The High Court held that the Bermuda proceeding was a 'foreign main proceeding' within the meaning of Article 2(g) of the Model Law because the definition of that term depended upon the characterisation of the law under which the proceedings were commenced, rather than the nature of the particular proceedings. While certain UNCITRAL interpretive documents may have indicated a contrary result, the Court considered its interpretation accorded with the aim of the Model Law provisions, which sought to achieve recognition speedily and without a detailed fact-finding exercise.
The case assists those seeking the winding up of solvent companies on the just and equitable ground to have that proceeding recognised under the Model Law, thereby importing the stay provided for under Article 20 of the Model Law within the recognising jurisdiction.
A copy of the decision is accessible here.
Cross border insolvency regulations 2006 – ancillary relief
Yuri Rozhkov v Larisa Markus  EWHC 1519 (Ch) (Marcus Smith J), 10 May 2019.
The applicant, Mr Rozhkov, was appointed as the bankruptcy trustee and financial administrator of the respondent, Ms Markus, following a bankruptcy order made by the Moscow State Commercial Court.

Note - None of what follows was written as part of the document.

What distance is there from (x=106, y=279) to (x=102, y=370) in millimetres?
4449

At Russian law, the applicant is the only person authorised to represent the respondent’s estate and exercise rights over the respondent's property. The applicant had been granted Chapter 15 recognition in the US in February 2019.
The bankruptcy order was made in Russia following Ms Markus’s guilty plea in 2017 to a £1.3b fraud on Vneshprombank, a Moscow-based bank that she had previously run. For the purpose of collecting Ms Markus’ assets, Mr Rozhkov sought recognition in England under the Cross-Border Insolvency Regulations, and further sought disclosure of certain information relating to the sale of a property acquired by Ms Markus in 2000, but sold two days before an application seeking a preservation order was heard.
The Court determined that the Russian bankruptcy was a foreign proceeding (with the centre of main interest being Russia) and that the applicant was a 'foreign representative', and as such concluded that the jurisdictional requirements were met and the recognition orders could be made.
A copy of the decision can be found here.